YOUR INSTRUCTIONS:
Please print the records below exactly as they are.

[Stored data]
□ □ □ □
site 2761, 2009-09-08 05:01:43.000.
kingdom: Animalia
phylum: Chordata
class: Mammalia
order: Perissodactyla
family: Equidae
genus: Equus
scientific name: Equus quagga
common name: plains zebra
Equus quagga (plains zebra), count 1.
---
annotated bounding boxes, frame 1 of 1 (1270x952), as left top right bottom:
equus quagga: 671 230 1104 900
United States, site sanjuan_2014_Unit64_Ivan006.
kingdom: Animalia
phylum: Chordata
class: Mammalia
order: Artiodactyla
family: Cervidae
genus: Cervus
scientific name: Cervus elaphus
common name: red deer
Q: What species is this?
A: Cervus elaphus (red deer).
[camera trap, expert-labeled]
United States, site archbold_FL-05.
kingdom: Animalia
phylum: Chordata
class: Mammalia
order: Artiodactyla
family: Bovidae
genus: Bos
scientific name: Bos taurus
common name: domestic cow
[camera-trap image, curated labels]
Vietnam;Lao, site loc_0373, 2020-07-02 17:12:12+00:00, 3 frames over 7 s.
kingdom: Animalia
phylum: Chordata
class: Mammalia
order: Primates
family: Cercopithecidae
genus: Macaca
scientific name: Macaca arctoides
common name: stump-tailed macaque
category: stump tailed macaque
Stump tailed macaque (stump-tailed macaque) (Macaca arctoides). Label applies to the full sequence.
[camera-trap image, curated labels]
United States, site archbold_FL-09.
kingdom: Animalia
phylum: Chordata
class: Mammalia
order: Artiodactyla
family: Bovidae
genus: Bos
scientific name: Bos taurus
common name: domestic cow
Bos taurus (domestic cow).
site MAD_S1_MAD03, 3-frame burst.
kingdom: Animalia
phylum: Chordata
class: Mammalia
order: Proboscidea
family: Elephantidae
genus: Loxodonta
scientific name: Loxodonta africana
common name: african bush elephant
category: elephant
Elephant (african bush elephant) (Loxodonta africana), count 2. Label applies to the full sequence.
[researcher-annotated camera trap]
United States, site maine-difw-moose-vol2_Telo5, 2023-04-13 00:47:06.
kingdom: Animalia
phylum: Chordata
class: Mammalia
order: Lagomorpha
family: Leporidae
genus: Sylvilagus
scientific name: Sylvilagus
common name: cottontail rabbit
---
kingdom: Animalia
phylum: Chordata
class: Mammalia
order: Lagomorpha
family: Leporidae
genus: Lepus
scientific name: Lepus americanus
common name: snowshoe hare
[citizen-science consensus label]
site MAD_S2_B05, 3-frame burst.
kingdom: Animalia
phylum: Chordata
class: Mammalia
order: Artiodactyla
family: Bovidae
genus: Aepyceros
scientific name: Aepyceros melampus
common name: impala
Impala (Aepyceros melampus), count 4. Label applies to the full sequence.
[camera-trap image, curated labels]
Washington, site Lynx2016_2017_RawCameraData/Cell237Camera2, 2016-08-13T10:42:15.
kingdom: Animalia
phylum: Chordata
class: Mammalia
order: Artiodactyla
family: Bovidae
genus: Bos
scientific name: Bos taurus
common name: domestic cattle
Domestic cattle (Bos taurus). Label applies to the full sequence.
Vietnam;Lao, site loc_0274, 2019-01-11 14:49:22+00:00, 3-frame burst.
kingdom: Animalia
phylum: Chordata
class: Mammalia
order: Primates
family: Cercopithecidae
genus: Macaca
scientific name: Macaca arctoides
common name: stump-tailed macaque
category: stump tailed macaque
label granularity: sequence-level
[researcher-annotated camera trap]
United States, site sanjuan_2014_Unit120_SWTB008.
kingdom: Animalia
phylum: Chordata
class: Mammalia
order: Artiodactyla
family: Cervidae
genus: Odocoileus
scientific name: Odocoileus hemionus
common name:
□ □ □ □
YOUR RESPONSE:
site 2761, 2009-09-08 05:01:43.000.
kingdom: Animalia
phylum: Chordata
class: Mammalia
order: Perissodactyla
family: Equidae
genus: Equus
scientific name: Equus quagga
common name: plains zebra
Equus quagga (plains zebra), count 1.
---
annotated bounding boxes, frame 1 of 1 (1270x952), as left top right bottom:
equus quagga: 671 230 1104 900
United States, site sanjuan_2014_Unit64_Ivan006.
kingdom: Animalia
phylum: Chordata
class: Mammalia
order: Artiodactyla
family: Cervidae
genus: Cervus
scientific name: Cervus elaphus
common name: red deer
Q: What species is this?
A: Cervus elaphus (red deer).
[camera trap, expert-labeled]
United States, site archbold_FL-05.
kingdom: Animalia
phylum: Chordata
class: Mammalia
order: Artiodactyla
family: Bovidae
genus: Bos
scientific name: Bos taurus
common name: domestic cow
[camera-trap image, curated labels]
Vietnam;Lao, site loc_0373, 2020-07-02 17:12:12+00:00, 3 frames over 7 s.
kingdom: Animalia
phylum: Chordata
class: Mammalia
order: Primates
family: Cercopithecidae
genus: Macaca
scientific name: Macaca arctoides
common name: stump-tailed macaque
category: stump tailed macaque
Stump tailed macaque (stump-tailed macaque) (Macaca arctoides). Label applies to the full sequence.
[camera-trap image, curated labels]
United States, site archbold_FL-09.
kingdom: Animalia
phylum: Chordata
class: Mammalia
order: Artiodactyla
family: Bovidae
genus: Bos
scientific name: Bos taurus
common name: domestic cow
Bos taurus (domestic cow).
site MAD_S1_MAD03, 3-frame burst.
kingdom: Animalia
phylum: Chordata
class: Mammalia
order: Proboscidea
family: Elephantidae
genus: Loxodonta
scientific name: Loxodonta africana
common name: african bush elephant
category: elephant
Elephant (african bush elephant) (Loxodonta africana), count 2. Label applies to the full sequence.
[researcher-annotated camera trap]
United States, site maine-difw-moose-vol2_Telo5, 2023-04-13 00:47:06.
kingdom: Animalia
phylum: Chordata
class: Mammalia
order: Lagomorpha
family: Leporidae
genus: Sylvilagus
scientific name: Sylvilagus
common name: cottontail rabbit
---
kingdom: Animalia
phylum: Chordata
class: Mammalia
order: Lagomorpha
family: Leporidae
genus: Lepus
scientific name: Lepus americanus
common name: snowshoe hare
[citizen-science consensus label]
site MAD_S2_B05, 3-frame burst.
kingdom: Animalia
phylum: Chordata
class: Mammalia
order: Artiodactyla
family: Bovidae
genus: Aepyceros
scientific name: Aepyceros melampus
common name: impala
Impala (Aepyceros melampus), count 4. Label applies to the full sequence.
[camera-trap image, curated labels]
Washington, site Lynx2016_2017_RawCameraData/Cell237Camera2, 2016-08-13T10:42:15.
kingdom: Animalia
phylum: Chordata
class: Mammalia
order: Artiodactyla
family: Bovidae
genus: Bos
scientific name: Bos taurus
common name: domestic cattle
Domestic cattle (Bos taurus). Label applies to the full sequence.
Vietnam;Lao, site loc_0274, 2019-01-11 14:49:22+00:00, 3-frame burst.
kingdom: Animalia
phylum: Chordata
class: Mammalia
order: Primates
family: Cercopithecidae
genus: Macaca
scientific name: Macaca arctoides
common name: stump-tailed macaque
category: stump tailed macaque
label granularity: sequence-level
[researcher-annotated camera trap]
United States, site sanjuan_2014_Unit120_SWTB008.
kingdom: Animalia
phylum: Chordata
class: Mammalia
order: Artiodactyla
family: Cervidae
genus: Odocoileus
scientific name: Odocoileus hemionus
common name:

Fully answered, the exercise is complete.